# Source text

────────

MAP: (Laughing) Maybe, maybe not. Why not come up and see?

R: I might, thanks.

Still somewhat confused, I proceeded to the kitchen to begin work on an especially important pot of Hungarian Szekely Goulash, for which I’d reserved a bottle of Neyron Red from New Albany’s River City Winery.

As the aromas of pork, onions, paprika and sauerkraut filled the house, it seemed the perfect time to switch off the Arctic Monkeys’ newest and tune into the recently released Episode 9 of the LouisvilleBeer.com podcast, the one where Scott Shreffler of Schlafly gave us a solid Gravity Head preview, but didn’t reveal how Schlafly managed to outbid Alltech for Yum Center craft access.

Only the shadow knows … and Centerplate, of course.

There were ten very interesting minutes jam-packed into the podcast’s hour-long running time, among them a good discussion (paraphrased) about beer brewed in Louisville, to wit:

How come we never talk about Cumberland Brewery/Brews?

────────

# Source data
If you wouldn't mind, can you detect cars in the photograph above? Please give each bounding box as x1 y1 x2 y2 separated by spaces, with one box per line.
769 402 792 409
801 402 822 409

────────

# Task requirements
a) List the ingredients whose aromas the beer podcast passage says filled the house.
b) In the beer podcast passage, who gave the Gravity Head preview on the podcast?
c) Write a continuation of the beer podcast passage, starting after its final line.
The material is separate from the beer podcast passage.

# Responses
a) Pork, onions, paprika, sauerkraut

b) Scott Shreffler of Schlafly

c)
Indeed. Why? It’s a relevant query, and the podcast’s participants were suitably thoughtful in briefly identifying a seeming “disconnect”: The 13-year-old brewpub’s relative anonymity when it comes to participation in events and discourse.

Someone noted that Cumberland Brews seems perfectly content to fly beneath the radar, to refrain from hedonistic chest-thumping, to please its customer base, and to thrive on its own little chunk of Louisville localism. Or, to be more succinct, Cumberland Brews might well be the only Louisville Metro brewery to recall and apply the founding principles and localist ethos of the craft beer revolution.

Who’s up for a Cumberland Brews tap takeover?

(pins drop, crickets chirp)

That’s what I thought. Perhaps in Taos, New Mexico. Is that far enough away?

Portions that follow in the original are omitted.